10. DAVID SHAW (1-1): Scored four entire touchdowns against Central Florida to wipe some of the shame from the Northwestern opener. Also punted from the Central Florida 33 at one point to enrage the citizens. Face it, kids, he yam what he yam and that’s all what he yam.
11. TOLEDO (1-0): Made Arkansas’ Bret Bielema look like he wanted to destroy all of Little Rock with his heat vision.
12. KENTUCKY (2-0): Did the same to South Carolina’s Steve Spurrier, though why The Ol’ Ball Coach would want to destroy Little Rock escapes us.
13. TENNESSEE (1-1): Gave the customers one more reason to miss Philip Fulmer by blowing a 17-0 lead at home to Oklahoma, and then enjoyed head coach Butch Jones (who looks like a Butch Jones) got into Oklahoma’s Eric Striker after the game for enjoying the win a bit too stridently.
14. FLAVIA PENNETTA (1-0, TAKES A HIKE): Won the most delightful and least fearsome U.S. Open Women’s Final ever, then announced her retirement because, what the hell, she’s 32 and you’re not the boss of her. Got a problem with that? Here’s a middle finger for you to ponder on awhile.
15. NOTRE DAME (2-0): Trades an unbeaten season for starting quarterback Malik Zaire.
16. THE PACIFIC 12 CONFERENCE (17-7): Still winless against DirecTV, and Larry Scott is on the hot seat. Rumors for a replacement include Jim Harbaugh. And speaking of which . . .
17. JIM HARBAUGH’S PLAY CARD (0-1): Day to day after being dismissed from the Michigan coach’s hand against Oregon State.
18. HOWARD (0-2): Still looking for the elusive first point of the season. The only other 0-2 team to not score yet is Division III Finlandia, which just began its program and whose recruiting has not yet reaped the benefits of being named after a brand of vodka.
19. THE SEC (21-6): Ain’t gettin’ 10 teams in the Top 25 this week, are you? No. You’ll probably get 12, including Vanderbilt, which hasn’t even won yet.
20. VANDERBILT (0-2): See? No, actually this is for the kid who held up the sign during the SEC’s lift of College GameDay that read, “You People Are Blocking The Library.” He probably got hit with an encyclopedia.
21. CAL (2-0): 21 points allowed in two games? Not even against Howard and Finlandia did we see that coming.
22. BILL BELICHICK’S POSTGAME OUTFIT: Never mind the flip flops. What’s with the Richard Nixon walking shorts?
23. THE OAKLAND A’S RUN DIFFERENTIAL (Minus-3): Still hanging close to the green numbers even after 142 games. Pressure mounts on Bob Melvin.
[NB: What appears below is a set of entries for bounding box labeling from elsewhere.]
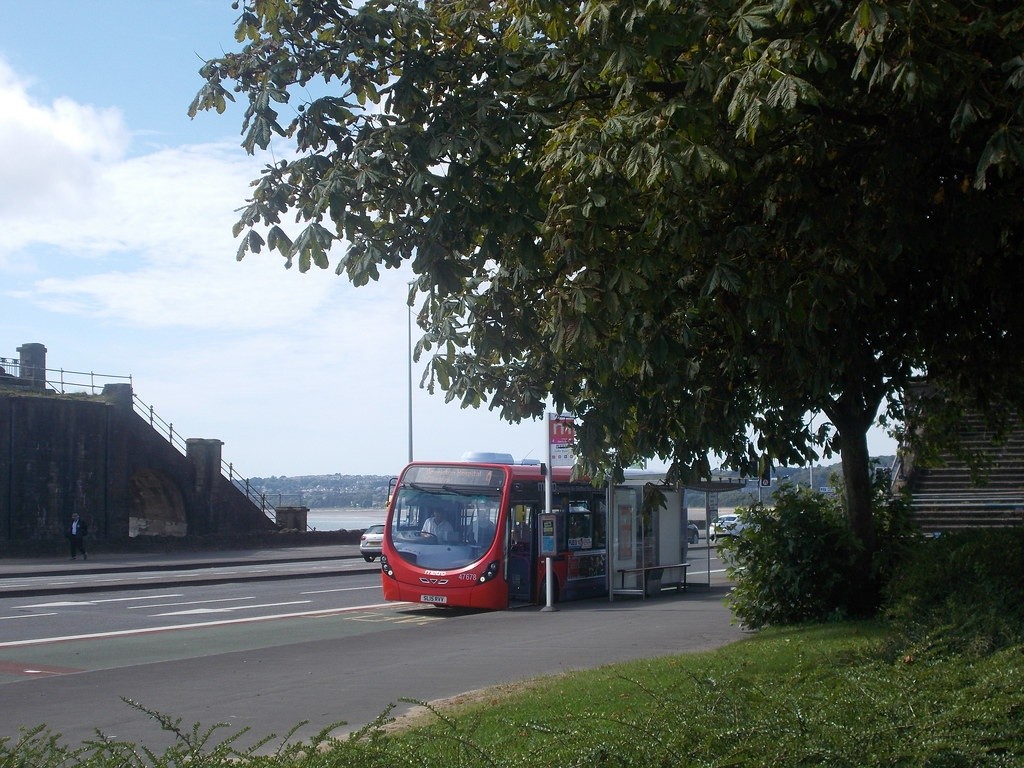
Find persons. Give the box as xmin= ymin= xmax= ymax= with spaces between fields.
xmin=421 ymin=508 xmax=453 ymax=539
xmin=469 ymin=510 xmax=494 ymax=545
xmin=69 ymin=512 xmax=88 ymax=561
xmin=510 ymin=522 xmax=530 ymax=545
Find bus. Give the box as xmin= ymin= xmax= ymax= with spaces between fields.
xmin=380 ymin=451 xmax=688 ymax=611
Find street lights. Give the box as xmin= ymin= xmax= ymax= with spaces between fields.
xmin=409 ymin=278 xmax=417 ymax=462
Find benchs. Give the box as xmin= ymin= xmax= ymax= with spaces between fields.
xmin=618 ymin=563 xmax=691 ymax=599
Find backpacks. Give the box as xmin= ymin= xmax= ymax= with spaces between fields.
xmin=81 ymin=520 xmax=88 ymax=536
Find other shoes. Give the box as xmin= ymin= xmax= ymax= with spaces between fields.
xmin=84 ymin=552 xmax=87 ymax=560
xmin=70 ymin=557 xmax=77 ymax=561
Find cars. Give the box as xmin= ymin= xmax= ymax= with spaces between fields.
xmin=686 ymin=521 xmax=699 ymax=544
xmin=360 ymin=522 xmax=386 ymax=562
xmin=710 ymin=515 xmax=747 ymax=541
24. MISSISSIPPI (2-0): Averaging 74.5 points per game, because it’s Week Two and shut up.
25. CUAUHTEMOC BLANCO (1-0): The former Mexican star had to produce a document showing his qualifications to run for mayor of Cuernavaca, so he lifted paragraphs about his soccer career from his Wikipedia page rather than any academic or political experience. He won going away. And Urban Meyer is now Governor of Ohio.